When the news about Hollywood producer Harvey Weinstein’s sexual misconduct and alleged outright assault and rape came out earlier this month it was only a matter of time before someone cried “assault” on something so innocuous it does a disservice to those who were actually harmed sexually.
And that’s exactly what’s happened this week, as Turn actor Heather Lind accused President George H.W. Bush of “sexually assaulting” her during a group photo op four years ago in a since-deleted Instagram post.
According to Lind, Bush touched her inappropriately, made a “dirty” joke and then touched her again. All the while, Lind alleges Barbara Bush stood there watching and rolling her eyes.
This accusation led Bush’s press office to issue an apology explaining,
“At age 93, President Bush has been confined to a wheelchair for roughly five years, so his arm falls on the lower waist of people with whom he takes pictures. To try to put people at ease, the president routinely tells the same joke — and on occasion, he has patted women’s rears in what he intended to be a good-natured manner. Some have seen it as innocent; others clearly view it as inappropriate. To anyone he has offended, President Bush apologizes most sincerely.”
The joke in question goes, “Want to know who my favorite magician is? David Cop-a-feel.”
I suppose that joke could be considered “dirty” if one was in Victorian England. Today, that joke is, well, just bad.

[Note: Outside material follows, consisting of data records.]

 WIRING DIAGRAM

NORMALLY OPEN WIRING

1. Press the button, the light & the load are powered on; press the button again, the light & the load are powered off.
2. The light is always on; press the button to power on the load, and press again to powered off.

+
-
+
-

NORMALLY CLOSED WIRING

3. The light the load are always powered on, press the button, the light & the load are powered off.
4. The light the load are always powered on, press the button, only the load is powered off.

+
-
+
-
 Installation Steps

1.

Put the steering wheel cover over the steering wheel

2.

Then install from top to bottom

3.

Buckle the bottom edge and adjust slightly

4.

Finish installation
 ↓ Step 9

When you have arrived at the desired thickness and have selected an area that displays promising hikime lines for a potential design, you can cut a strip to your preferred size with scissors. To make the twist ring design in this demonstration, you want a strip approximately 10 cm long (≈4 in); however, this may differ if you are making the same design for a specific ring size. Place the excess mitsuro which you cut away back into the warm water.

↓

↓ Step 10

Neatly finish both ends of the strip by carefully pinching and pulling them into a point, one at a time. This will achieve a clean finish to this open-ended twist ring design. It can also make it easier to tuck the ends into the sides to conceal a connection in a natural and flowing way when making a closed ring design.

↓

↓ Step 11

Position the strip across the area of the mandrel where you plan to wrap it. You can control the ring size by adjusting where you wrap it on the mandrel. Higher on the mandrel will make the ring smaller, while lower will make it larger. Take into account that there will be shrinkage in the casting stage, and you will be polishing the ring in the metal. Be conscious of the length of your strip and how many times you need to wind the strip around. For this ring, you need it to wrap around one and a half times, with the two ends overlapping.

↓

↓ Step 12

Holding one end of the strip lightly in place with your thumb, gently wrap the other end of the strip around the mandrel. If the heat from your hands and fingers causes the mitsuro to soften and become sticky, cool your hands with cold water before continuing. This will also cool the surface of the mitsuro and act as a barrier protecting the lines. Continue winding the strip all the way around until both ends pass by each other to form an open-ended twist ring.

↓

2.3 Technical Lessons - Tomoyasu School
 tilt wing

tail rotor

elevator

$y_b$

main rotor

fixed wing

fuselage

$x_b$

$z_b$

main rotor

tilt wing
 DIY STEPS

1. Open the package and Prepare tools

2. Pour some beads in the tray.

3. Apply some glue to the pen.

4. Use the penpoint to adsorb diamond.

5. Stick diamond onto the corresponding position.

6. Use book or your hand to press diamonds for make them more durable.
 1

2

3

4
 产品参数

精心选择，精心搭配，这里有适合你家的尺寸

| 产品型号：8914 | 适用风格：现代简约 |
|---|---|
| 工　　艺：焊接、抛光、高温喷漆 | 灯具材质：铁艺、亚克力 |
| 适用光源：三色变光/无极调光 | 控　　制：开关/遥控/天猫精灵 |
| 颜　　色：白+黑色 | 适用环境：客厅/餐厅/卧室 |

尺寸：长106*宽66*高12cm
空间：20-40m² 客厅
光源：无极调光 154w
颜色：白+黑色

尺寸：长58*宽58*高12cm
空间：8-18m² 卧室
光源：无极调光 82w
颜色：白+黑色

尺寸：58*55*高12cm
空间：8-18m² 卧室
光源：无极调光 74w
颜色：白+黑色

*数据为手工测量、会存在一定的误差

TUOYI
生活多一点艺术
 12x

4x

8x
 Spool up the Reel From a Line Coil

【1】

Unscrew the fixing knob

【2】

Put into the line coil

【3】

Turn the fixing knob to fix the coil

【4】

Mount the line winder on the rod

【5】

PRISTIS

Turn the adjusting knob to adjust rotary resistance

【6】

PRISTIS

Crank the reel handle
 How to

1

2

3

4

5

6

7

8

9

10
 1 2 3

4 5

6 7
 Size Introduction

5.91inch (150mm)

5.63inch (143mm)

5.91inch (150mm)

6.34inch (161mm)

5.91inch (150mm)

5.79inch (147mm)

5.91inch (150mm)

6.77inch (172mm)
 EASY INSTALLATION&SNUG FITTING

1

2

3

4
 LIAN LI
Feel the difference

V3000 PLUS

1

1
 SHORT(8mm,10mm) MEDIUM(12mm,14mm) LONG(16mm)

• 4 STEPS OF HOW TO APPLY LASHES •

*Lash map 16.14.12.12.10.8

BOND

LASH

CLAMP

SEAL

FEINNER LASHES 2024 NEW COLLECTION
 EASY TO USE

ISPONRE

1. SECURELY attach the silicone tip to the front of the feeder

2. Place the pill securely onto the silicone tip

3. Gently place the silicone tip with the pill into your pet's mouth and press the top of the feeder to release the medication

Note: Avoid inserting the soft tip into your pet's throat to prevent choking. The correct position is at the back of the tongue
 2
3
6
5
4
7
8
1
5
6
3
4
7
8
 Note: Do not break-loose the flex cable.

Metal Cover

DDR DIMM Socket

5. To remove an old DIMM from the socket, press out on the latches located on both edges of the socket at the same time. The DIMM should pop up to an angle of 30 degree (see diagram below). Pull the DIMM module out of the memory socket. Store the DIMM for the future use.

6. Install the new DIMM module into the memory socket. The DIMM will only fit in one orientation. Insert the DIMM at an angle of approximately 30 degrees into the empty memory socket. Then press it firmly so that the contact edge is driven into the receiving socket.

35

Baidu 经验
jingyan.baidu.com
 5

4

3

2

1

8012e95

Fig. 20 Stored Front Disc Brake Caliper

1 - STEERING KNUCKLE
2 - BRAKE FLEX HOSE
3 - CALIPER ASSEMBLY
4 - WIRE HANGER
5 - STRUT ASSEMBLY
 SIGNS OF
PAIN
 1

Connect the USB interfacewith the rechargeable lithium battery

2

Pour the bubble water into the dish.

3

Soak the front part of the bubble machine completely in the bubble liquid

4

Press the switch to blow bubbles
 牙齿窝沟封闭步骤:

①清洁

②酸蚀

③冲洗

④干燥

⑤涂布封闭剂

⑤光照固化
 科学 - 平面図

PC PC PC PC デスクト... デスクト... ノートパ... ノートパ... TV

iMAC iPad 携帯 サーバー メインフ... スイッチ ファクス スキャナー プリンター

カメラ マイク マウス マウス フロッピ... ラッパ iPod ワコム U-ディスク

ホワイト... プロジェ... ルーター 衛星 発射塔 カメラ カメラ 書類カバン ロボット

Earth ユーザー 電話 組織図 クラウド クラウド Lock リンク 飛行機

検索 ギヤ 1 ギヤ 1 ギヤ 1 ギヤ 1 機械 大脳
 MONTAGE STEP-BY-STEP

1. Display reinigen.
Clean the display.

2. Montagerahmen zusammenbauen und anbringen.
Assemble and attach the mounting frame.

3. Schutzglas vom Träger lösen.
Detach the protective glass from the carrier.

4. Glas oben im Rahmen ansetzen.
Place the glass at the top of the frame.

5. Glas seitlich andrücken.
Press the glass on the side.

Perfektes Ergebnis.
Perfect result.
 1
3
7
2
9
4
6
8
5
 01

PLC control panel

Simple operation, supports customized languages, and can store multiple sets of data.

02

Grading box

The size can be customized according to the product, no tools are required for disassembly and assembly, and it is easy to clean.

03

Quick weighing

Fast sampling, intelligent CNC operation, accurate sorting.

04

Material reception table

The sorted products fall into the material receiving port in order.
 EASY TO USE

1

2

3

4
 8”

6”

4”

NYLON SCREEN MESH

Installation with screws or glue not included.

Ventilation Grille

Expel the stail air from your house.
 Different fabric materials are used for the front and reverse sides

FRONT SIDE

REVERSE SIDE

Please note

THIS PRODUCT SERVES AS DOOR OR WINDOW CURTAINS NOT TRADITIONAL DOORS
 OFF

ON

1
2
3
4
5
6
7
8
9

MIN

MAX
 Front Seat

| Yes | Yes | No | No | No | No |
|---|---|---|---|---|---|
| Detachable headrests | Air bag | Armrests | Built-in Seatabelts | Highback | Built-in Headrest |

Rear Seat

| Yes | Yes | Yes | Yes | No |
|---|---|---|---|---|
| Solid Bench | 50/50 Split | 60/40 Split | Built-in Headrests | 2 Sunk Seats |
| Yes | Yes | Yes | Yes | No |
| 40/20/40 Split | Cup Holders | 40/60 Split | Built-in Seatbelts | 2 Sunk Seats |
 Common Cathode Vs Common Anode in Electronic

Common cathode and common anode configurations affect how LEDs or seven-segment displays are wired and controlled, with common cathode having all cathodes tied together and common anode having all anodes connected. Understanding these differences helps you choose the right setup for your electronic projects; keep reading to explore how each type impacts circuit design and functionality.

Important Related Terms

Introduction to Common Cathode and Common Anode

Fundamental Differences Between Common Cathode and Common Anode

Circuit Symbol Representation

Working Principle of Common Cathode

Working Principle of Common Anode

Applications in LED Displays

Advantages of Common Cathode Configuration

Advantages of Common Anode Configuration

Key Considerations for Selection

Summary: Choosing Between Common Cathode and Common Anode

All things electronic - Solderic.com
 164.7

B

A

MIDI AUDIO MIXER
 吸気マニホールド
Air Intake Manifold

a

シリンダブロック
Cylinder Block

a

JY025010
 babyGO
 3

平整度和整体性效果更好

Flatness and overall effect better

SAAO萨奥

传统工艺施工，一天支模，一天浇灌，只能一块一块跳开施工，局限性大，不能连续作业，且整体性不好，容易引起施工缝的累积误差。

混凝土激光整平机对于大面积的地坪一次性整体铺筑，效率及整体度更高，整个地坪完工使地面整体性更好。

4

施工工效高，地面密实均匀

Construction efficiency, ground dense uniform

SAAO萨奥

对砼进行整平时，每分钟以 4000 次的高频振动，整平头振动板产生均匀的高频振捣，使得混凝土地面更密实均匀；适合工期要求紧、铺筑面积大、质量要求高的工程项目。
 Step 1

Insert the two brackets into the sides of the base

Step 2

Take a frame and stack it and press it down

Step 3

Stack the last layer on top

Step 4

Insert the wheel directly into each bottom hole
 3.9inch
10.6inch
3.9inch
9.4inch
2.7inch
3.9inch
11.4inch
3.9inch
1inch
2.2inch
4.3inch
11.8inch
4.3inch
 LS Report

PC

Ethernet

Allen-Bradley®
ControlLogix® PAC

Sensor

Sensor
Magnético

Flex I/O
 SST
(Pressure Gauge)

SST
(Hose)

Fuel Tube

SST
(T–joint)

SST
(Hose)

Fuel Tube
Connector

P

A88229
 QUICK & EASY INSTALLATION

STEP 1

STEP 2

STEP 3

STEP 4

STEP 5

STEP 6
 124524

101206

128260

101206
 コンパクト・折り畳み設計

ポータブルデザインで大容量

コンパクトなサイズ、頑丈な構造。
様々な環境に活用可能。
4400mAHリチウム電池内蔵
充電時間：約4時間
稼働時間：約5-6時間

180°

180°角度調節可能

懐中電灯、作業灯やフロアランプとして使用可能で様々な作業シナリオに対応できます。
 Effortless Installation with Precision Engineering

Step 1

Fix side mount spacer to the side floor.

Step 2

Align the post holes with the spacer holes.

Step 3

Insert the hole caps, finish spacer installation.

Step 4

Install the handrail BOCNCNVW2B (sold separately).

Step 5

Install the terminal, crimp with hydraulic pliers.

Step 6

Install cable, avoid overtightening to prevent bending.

If the now three women who have publicly recounted similar stories with Bush-41 want to claim sexual assault, that’s a sorry injustice to women who have experienced an actual assault.
Is Bush’s touching inappropriate? Sounds like it. But it also sounds like someone trying to infuse some levity into an awkward situation.
The desire to make others feel comfortable around disability by using humor also sounds distinctly familiar. I know because I often use the same tactic while in similar situations.
Being in a wheelchair means three main things: 1) For the most part, you’re always at a height disadvantage with people. 2) Sometimes to participate in activities, you have to touch people you may not know in very familiar ways, and 3) Unless you have no situational awareness, a good-natured human being’s instinct is to attempt to make something awkward less so. Often through humor.
As someone who is missing a left arm and right leg and spends my waking hours in a wheelchair, I cannot count how many times I have had to touch people I don’t know in very uncomfortable ways.
I now realize these were sexual assaults. And for that, I apologize to the unnamed dozens.
I’m telling you, you haven’t lived until you’ve been carried up two flights of stairs, front-to-front and ear-to-ear, by a man you’ve just met. Same with having to take an escalator in the subway because the elevator is broken.
To all of those men — yes, men, because I’m 5’9″ and I wouldn’t trust a typical woman to be able to catch me if I lost my balance — I made stupid “dirty” jokes to in an attempt to make a mortifyingly awkward situation humorous, I am sincerely sorry.
I can’t say I won’t do it again. It’s shameless, I know. But if you ever run into me or someone else in a wheelchair, — like, say, a 93-year-old ailing former president — do them a favor and don’t make the assumption that we’re trying to have a sexual experience when we have to touch you or make a joke to abate the awkwardness.